Für größere Geschäftskunden könne man nach Rücksprache eventuell im Briefzentrum Villingen-Schwenningen Postfächer anbieten, teilte ein Pressesprecher der Post AG auf Nachfrage der Redaktion mit – für alle anderen scheint sich hingegen keine direkte Lösung abzuzeichnen. Der Sprecher betont nämlich derweil: „Die Postfachanlage in der Friedrich-Ebert-Straße wird definitiv geschlossen.“ Dass möglicherweise „Irritationen“ durch das Schreiben bezüglich „vorübergehender Schließung“ entstanden seien, bedauere man selbstverständlich. Eine mögliche Erklärung für das Stichwort „vorübergehend“? „Wir haben einen alternativen Postfachstandort gesucht, haben leider aber nichts Passendes gefunden. Sollte sich wider Erwarten doch noch eine Möglichkeit zur Einrichtung einer Postfachanlage ergeben, würden wir dies unter wirtschaftlichen und betrieblichen Aspekten prüfen.“

Ein großes Ärgernis

Warum zum Beispiel Elmar Meiß das Schreiben erst verspätet erhalten habe? „Das können wir nicht nachvollziehen“, sagt der Sprecher kurzum. Für den Betroffenen ist das Ganze ein großes Ärgernis und die lapidare Antwort passt da einfach ins Bild. Seine Ehefrau Ursula Meiß findet es ebenfalls unmöglich, wie die Post hier agiert.
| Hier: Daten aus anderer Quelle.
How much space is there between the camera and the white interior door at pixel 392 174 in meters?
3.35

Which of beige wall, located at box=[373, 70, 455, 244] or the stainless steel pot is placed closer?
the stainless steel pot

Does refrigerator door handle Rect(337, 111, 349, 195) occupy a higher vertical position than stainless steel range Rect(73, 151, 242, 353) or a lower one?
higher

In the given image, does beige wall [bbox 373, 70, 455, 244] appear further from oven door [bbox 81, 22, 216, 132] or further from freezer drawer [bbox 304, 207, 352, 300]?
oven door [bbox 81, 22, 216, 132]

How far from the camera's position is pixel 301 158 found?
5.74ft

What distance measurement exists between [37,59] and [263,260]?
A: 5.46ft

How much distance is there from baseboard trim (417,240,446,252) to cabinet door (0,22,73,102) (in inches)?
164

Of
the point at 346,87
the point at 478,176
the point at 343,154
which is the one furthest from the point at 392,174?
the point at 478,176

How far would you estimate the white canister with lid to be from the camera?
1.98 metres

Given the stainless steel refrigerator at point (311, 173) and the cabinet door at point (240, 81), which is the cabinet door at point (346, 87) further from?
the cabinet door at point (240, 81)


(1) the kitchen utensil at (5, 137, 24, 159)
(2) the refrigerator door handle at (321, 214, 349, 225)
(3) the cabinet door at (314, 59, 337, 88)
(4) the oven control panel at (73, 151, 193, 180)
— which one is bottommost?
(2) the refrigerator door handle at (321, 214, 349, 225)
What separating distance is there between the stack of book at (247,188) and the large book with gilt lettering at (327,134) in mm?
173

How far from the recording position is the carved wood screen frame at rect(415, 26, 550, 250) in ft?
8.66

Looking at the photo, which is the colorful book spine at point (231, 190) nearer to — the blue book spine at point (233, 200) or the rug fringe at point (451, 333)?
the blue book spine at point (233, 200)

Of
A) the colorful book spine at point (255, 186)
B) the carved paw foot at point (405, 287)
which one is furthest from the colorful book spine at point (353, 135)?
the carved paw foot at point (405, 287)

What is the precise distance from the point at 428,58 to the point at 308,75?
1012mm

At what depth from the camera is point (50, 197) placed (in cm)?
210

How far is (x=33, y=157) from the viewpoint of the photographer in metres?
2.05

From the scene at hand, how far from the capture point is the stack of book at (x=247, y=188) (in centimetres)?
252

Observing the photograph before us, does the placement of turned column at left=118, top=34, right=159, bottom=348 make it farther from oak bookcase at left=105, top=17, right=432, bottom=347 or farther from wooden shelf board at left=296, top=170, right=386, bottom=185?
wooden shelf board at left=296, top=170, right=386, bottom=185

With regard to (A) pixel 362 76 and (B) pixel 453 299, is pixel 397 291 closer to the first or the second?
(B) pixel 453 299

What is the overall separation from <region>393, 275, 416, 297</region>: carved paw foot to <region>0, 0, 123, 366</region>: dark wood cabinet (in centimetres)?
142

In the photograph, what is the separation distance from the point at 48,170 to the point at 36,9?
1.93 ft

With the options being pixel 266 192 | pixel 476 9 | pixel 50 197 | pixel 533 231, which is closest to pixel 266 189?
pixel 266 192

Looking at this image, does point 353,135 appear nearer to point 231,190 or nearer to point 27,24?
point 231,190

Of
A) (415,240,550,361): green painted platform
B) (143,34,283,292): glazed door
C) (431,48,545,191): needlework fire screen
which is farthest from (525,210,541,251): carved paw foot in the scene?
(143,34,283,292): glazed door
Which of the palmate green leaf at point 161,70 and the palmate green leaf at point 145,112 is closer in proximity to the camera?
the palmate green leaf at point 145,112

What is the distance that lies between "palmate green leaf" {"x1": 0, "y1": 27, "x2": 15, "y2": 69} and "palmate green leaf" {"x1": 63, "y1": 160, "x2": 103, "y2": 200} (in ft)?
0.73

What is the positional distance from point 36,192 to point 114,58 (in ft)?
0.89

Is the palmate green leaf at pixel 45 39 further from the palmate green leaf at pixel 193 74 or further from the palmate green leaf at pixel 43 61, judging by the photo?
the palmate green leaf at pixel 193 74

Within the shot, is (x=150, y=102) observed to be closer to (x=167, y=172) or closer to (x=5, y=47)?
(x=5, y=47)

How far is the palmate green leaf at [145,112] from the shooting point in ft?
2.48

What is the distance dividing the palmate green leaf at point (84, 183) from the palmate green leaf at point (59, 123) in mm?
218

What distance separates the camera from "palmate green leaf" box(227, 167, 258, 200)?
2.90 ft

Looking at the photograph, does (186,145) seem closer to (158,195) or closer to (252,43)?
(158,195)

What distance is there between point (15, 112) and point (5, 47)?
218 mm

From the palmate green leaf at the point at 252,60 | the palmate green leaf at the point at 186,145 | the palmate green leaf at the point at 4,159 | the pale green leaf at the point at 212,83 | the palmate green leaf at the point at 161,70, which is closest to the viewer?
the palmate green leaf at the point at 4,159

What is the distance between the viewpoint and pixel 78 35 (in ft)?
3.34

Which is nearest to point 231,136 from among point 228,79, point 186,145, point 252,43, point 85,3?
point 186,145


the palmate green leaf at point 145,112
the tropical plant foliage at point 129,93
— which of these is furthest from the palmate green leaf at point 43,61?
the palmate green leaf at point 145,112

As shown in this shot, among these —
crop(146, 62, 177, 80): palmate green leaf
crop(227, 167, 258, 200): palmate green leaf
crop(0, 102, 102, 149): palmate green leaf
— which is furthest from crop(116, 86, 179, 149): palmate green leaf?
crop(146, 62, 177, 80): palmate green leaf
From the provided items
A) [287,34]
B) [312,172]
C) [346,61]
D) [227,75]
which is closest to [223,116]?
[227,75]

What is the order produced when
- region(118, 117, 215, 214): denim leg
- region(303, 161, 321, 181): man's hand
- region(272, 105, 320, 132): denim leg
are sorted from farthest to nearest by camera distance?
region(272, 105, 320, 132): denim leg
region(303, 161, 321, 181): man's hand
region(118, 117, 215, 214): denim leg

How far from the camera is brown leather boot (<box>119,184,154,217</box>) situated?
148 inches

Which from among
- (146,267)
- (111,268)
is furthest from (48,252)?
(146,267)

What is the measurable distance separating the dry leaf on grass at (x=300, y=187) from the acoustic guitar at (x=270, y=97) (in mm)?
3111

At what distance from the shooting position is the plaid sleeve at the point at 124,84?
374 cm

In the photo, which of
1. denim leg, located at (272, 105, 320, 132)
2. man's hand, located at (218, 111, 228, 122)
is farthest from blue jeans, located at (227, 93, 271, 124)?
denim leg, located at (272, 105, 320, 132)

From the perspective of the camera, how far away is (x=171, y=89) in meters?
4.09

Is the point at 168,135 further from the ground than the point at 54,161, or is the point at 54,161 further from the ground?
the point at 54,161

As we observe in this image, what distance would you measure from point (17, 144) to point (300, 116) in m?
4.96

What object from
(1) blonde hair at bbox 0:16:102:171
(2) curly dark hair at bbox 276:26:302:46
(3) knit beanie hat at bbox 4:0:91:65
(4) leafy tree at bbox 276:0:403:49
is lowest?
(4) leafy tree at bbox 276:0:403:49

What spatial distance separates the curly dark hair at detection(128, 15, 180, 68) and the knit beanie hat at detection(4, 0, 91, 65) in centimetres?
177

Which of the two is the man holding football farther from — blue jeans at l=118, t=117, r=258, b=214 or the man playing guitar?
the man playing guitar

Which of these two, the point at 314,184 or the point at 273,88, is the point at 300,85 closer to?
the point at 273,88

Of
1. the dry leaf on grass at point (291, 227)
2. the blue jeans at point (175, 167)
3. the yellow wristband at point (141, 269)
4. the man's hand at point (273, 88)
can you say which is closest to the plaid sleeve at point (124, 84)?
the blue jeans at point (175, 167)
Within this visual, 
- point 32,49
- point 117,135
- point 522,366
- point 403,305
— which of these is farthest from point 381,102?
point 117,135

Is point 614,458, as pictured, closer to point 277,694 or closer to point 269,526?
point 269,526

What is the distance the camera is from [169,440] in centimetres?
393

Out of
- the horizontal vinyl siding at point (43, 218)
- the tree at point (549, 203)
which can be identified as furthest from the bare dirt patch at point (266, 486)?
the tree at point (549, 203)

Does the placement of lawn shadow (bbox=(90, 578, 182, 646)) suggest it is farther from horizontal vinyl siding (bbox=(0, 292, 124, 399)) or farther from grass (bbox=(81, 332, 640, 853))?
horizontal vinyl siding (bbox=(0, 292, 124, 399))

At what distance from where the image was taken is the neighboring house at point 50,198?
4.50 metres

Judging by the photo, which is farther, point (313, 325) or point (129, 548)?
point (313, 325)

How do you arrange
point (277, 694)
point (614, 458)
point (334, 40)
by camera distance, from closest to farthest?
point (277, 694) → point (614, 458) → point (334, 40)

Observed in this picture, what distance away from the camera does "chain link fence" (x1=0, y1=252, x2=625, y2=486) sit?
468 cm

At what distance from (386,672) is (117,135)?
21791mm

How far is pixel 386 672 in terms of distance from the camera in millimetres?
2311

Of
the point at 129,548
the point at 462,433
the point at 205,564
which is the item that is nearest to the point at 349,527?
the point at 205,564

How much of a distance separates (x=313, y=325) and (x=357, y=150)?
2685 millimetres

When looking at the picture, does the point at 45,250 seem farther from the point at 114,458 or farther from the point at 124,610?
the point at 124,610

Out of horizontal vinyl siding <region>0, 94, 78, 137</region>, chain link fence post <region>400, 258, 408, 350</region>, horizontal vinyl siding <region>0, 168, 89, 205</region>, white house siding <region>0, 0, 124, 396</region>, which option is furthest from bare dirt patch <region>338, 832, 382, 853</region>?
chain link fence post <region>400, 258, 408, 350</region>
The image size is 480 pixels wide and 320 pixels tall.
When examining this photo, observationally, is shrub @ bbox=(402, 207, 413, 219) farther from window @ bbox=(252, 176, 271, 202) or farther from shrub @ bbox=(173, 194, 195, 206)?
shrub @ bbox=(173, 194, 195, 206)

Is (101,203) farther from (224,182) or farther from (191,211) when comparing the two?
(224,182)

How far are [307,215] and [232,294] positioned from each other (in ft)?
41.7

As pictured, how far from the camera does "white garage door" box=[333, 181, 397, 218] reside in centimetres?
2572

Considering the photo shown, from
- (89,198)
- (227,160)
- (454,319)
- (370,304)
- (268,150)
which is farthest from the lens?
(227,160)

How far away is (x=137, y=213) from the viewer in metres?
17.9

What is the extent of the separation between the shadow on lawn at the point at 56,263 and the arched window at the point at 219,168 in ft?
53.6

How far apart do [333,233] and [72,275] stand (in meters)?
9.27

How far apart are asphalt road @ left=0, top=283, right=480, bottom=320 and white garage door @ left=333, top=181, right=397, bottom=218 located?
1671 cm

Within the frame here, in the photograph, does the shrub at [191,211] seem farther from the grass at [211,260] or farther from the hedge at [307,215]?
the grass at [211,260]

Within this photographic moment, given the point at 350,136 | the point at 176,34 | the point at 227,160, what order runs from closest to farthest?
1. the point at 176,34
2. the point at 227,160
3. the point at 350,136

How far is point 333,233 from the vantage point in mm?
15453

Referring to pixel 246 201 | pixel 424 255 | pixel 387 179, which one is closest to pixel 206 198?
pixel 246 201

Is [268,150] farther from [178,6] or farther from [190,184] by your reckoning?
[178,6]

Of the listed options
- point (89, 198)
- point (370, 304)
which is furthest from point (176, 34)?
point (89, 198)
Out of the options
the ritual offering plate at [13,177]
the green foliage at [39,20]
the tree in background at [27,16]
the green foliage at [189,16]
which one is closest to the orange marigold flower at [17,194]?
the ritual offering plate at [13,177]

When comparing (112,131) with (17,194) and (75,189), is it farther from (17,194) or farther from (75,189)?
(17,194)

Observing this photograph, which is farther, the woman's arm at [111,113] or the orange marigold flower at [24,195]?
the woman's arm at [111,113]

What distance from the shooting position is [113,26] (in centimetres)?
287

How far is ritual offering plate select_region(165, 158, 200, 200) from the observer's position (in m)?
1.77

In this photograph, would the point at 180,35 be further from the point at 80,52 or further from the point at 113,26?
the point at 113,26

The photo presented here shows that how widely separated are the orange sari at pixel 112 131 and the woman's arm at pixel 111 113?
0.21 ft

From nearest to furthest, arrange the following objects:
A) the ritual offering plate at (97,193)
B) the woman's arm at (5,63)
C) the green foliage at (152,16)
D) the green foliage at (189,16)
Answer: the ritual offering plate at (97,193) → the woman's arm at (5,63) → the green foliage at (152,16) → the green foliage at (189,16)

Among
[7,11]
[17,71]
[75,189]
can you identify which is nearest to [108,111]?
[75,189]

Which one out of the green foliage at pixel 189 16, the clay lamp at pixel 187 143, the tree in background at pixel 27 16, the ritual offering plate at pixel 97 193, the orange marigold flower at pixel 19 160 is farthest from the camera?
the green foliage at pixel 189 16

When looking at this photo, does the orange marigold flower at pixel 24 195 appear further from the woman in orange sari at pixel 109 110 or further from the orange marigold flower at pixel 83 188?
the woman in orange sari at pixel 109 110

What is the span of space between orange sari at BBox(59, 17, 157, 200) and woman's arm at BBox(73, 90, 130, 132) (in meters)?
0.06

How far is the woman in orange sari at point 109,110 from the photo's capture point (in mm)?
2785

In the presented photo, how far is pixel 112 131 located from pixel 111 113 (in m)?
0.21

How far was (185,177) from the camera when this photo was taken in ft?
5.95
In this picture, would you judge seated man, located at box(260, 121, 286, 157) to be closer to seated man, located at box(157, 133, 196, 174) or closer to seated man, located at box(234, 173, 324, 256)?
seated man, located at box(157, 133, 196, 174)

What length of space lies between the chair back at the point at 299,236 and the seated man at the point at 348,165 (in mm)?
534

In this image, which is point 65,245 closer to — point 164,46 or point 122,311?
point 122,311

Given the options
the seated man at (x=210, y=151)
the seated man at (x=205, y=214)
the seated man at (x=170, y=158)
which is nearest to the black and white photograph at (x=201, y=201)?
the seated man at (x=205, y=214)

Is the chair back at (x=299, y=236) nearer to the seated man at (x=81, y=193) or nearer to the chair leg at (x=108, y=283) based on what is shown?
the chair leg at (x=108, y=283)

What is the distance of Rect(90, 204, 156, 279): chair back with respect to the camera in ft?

Sie weiß von etlichen Kunden, die die Postfächer bislang nutzten und jetzt keine Alternative haben. „Ich habe mit einer älteren Dame gesprochen, die seit Jahren das Postfach hat. In ihrer Wohnung hat sie nur einen Briefschlitz und wenn da die Post eingeworfen wird, geht die Tür fast nicht mehr auf“, berichtet sie, warum es in einem solchen Fall einfach praktisch und hilfreich war, auf ein Postfach zurückgreifen zu können.

Das geht jetzt nicht mehr – und eine Alternative wird nicht angeboten.

Die Zuständigkeiten

Die Schließung der Filiale hatte im September die Postbank bekannt gegeben, die diese bis dato betrieb. Die Postfächer wiederum „liegen in der Zuständigkeit der Post AG”, wie ein Pressesprecher  der Postbank auf Nachfrage mitteilte. „Wenn wir eine Filiale schließen, teilen wir das der Post AG mit und diese sucht dann nach Wegen, wie sie eine Dienstleistung wohnortnah anbieten kann”, erklärte der Sprecher. Ob  eine solche Lösung gefunden werde, wisse die Postbank nicht. „Das erfahren wir nicht“, so seine Erklärung.